Partai Amanat Nasional (PAN) yang dilahirkan oleh Tokoh Reformasi Amien Rais yang sebelumnya juga Ketua PP Muhammadiyah. Selain itu juga lahir beberapa partai Islam yang lain seperti Partai Bulan Bintang (PBB) yang diinisiasi para tokoh Masyumi, Partai Keadilan (PK) yang dilahirkan oleh gerakan tarbiyah yang banyak berkembang di kampus-kampus.
Dalam Pemilu 1999, pemenangn Pemilu berturut-turut adalah PDIP (33%), Golkar (22%), PKB (12%), PPP (10%), dan PAN (7%). Sistem yang dipakai masih sistem lama yakni Presiden dipilih oleh MPR. Presiden Habibie tidak jadi mencalonkan diri, karena Golkar bukan pemenang Pemilu. Amien Rais memunculkan wacana “Poros Tengah” di mana KH Abdurrahman Wahid akhirnya terpilih sebagai Presiden dan Megawati Soekarnoputri sebagai Wapresnya.

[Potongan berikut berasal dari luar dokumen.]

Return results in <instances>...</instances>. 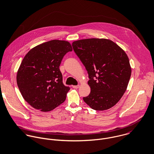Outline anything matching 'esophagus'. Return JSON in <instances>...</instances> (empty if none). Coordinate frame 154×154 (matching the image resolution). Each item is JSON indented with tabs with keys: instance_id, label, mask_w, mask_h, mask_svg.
I'll use <instances>...</instances> for the list:
<instances>
[{
	"instance_id": "34e87169",
	"label": "esophagus",
	"mask_w": 154,
	"mask_h": 154,
	"mask_svg": "<svg viewBox=\"0 0 154 154\" xmlns=\"http://www.w3.org/2000/svg\"><path fill=\"white\" fill-rule=\"evenodd\" d=\"M79 87V85H74L73 86V88H75V89H77Z\"/></svg>"
}]
</instances>
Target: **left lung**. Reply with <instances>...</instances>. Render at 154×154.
<instances>
[{
	"instance_id": "obj_1",
	"label": "left lung",
	"mask_w": 154,
	"mask_h": 154,
	"mask_svg": "<svg viewBox=\"0 0 154 154\" xmlns=\"http://www.w3.org/2000/svg\"><path fill=\"white\" fill-rule=\"evenodd\" d=\"M72 46L88 71L91 92L83 98L85 103L98 111L115 106L126 91L131 76L126 53L105 38L80 40L73 42Z\"/></svg>"
}]
</instances>
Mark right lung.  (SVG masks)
Masks as SVG:
<instances>
[{
  "label": "right lung",
  "instance_id": "1",
  "mask_svg": "<svg viewBox=\"0 0 154 154\" xmlns=\"http://www.w3.org/2000/svg\"><path fill=\"white\" fill-rule=\"evenodd\" d=\"M72 51L68 42L53 40L35 46L25 56L17 82L23 98L31 106L47 112L65 101L70 88L63 84L59 66L63 56Z\"/></svg>",
  "mask_w": 154,
  "mask_h": 154
}]
</instances>
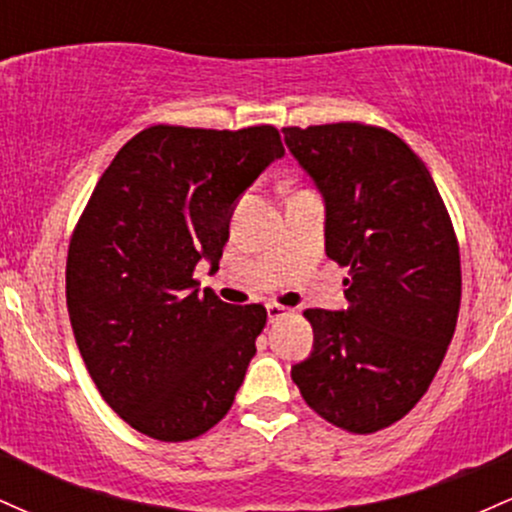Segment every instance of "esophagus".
Returning a JSON list of instances; mask_svg holds the SVG:
<instances>
[{"instance_id": "34e87169", "label": "esophagus", "mask_w": 512, "mask_h": 512, "mask_svg": "<svg viewBox=\"0 0 512 512\" xmlns=\"http://www.w3.org/2000/svg\"><path fill=\"white\" fill-rule=\"evenodd\" d=\"M267 313H269V322H276V320H281V317H289V315H293V310H291V308H286V305L269 303V305H267Z\"/></svg>"}]
</instances>
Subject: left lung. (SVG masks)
<instances>
[{"label": "left lung", "instance_id": "obj_1", "mask_svg": "<svg viewBox=\"0 0 512 512\" xmlns=\"http://www.w3.org/2000/svg\"><path fill=\"white\" fill-rule=\"evenodd\" d=\"M327 207V257L349 269L346 310H305L313 354L291 368L315 414L368 436L436 378L460 313V245L426 163L363 122L284 127Z\"/></svg>", "mask_w": 512, "mask_h": 512}]
</instances>
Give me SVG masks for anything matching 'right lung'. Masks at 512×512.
Wrapping results in <instances>:
<instances>
[{"instance_id": "obj_1", "label": "right lung", "mask_w": 512, "mask_h": 512, "mask_svg": "<svg viewBox=\"0 0 512 512\" xmlns=\"http://www.w3.org/2000/svg\"><path fill=\"white\" fill-rule=\"evenodd\" d=\"M279 129L154 125L117 151L76 221L67 310L81 358L105 402L163 443L192 440L231 409L260 303L197 291L195 269H219L233 202L274 158Z\"/></svg>"}]
</instances>
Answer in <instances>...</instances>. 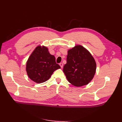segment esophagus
Returning a JSON list of instances; mask_svg holds the SVG:
<instances>
[{
    "instance_id": "obj_1",
    "label": "esophagus",
    "mask_w": 122,
    "mask_h": 122,
    "mask_svg": "<svg viewBox=\"0 0 122 122\" xmlns=\"http://www.w3.org/2000/svg\"><path fill=\"white\" fill-rule=\"evenodd\" d=\"M59 65L60 66H61V68H63V63H60L59 64Z\"/></svg>"
}]
</instances>
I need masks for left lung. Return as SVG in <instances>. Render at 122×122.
<instances>
[{"label":"left lung","mask_w":122,"mask_h":122,"mask_svg":"<svg viewBox=\"0 0 122 122\" xmlns=\"http://www.w3.org/2000/svg\"><path fill=\"white\" fill-rule=\"evenodd\" d=\"M96 69L95 59L86 48L76 45L68 51L63 70L71 84L77 87L88 84L94 77Z\"/></svg>","instance_id":"left-lung-1"}]
</instances>
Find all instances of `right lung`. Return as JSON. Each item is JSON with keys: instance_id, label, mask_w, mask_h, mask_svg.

Keberhasilan Pemilu 1999 yang melahirkan Presiden dan Wapres yang demokratis menjadi modal dasar pembangunan politik Indonesia hingga saat ini. Karena dalam periode ini, ditetapkan dasar-dasar demokrasi modern di mana Pemilihan Presiden dan Wapres untuk periode berikutnya adalah menggukan sistem one man one vote.